▸ Goal
Transcribe each of the rows below word for word, without altering any text.

--- start ---

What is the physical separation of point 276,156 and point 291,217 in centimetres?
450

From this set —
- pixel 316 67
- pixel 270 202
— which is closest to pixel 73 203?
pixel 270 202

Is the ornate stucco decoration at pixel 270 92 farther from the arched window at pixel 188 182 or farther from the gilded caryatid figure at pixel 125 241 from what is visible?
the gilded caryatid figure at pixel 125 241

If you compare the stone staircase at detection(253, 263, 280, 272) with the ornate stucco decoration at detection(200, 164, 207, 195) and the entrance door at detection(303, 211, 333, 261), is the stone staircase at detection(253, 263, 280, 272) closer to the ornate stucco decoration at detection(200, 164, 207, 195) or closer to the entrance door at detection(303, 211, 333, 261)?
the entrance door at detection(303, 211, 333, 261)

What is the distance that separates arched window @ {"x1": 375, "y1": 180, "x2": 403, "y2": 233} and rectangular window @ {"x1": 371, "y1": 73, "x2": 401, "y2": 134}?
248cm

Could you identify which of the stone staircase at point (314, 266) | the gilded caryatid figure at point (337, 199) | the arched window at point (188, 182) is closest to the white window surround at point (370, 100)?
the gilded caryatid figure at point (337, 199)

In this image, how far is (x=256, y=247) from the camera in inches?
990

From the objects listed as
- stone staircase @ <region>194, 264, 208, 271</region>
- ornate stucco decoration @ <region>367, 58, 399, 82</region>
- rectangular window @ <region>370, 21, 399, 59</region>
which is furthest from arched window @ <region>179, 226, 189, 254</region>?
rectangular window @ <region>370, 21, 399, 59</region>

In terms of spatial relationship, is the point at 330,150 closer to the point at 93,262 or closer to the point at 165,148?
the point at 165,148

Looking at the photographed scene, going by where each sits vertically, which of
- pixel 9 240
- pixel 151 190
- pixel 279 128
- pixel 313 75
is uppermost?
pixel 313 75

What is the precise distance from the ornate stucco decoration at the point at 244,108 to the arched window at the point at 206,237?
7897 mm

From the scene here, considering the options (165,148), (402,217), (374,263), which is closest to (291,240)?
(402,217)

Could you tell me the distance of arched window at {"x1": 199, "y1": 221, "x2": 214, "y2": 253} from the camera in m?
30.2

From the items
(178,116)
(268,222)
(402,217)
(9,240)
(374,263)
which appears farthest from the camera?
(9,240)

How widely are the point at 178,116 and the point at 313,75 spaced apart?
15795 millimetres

--- end ---

▸ Task result
What is the physical separation of point 276,156 and point 291,217 in centimetres?
450

From this set —
- pixel 316 67
- pixel 270 202
— which is closest to pixel 73 203?
pixel 270 202

Is the ornate stucco decoration at pixel 270 92 farther from the arched window at pixel 188 182 or farther from the gilded caryatid figure at pixel 125 241 from what is visible?
the gilded caryatid figure at pixel 125 241

If you compare the stone staircase at detection(253, 263, 280, 272) with the ornate stucco decoration at detection(200, 164, 207, 195) and the entrance door at detection(303, 211, 333, 261), is the stone staircase at detection(253, 263, 280, 272) closer to the ornate stucco decoration at detection(200, 164, 207, 195) or closer to the entrance door at detection(303, 211, 333, 261)?
the entrance door at detection(303, 211, 333, 261)

What is the distance that separates arched window @ {"x1": 375, "y1": 180, "x2": 403, "y2": 233} and rectangular window @ {"x1": 371, "y1": 73, "x2": 401, "y2": 134}?
248cm

Could you identify which of the stone staircase at point (314, 266) | the gilded caryatid figure at point (337, 199) | the arched window at point (188, 182) is closest to the white window surround at point (370, 100)?
the gilded caryatid figure at point (337, 199)

In this image, how far is (x=256, y=247) from the camera in inches?
990

From the objects listed as
- stone staircase @ <region>194, 264, 208, 271</region>
- ornate stucco decoration @ <region>367, 58, 399, 82</region>
- rectangular window @ <region>370, 21, 399, 59</region>
which is furthest from arched window @ <region>179, 226, 189, 254</region>?
rectangular window @ <region>370, 21, 399, 59</region>

In terms of spatial relationship, is the point at 330,150 closer to the point at 93,262 or closer to the point at 165,148?
the point at 165,148

Looking at the photographed scene, going by where each sits vertically, which of
- pixel 9 240
- pixel 151 190
- pixel 279 128
- pixel 313 75
is uppermost?
pixel 313 75

What is the precise distance from the ornate stucco decoration at the point at 244,108 to the arched window at the point at 206,237?
7897 mm

From the scene here, considering the options (165,148), (402,217), (374,263), which is closest to (291,240)?
(402,217)

Could you tell me the distance of arched window at {"x1": 199, "y1": 221, "x2": 214, "y2": 253} from the camera in m?
30.2

From the items
(178,116)
(268,222)
(402,217)
(9,240)
(374,263)
which appears farthest from the camera?
(9,240)

How widely are the point at 178,116 and the point at 313,75 spaced apart?
15795 millimetres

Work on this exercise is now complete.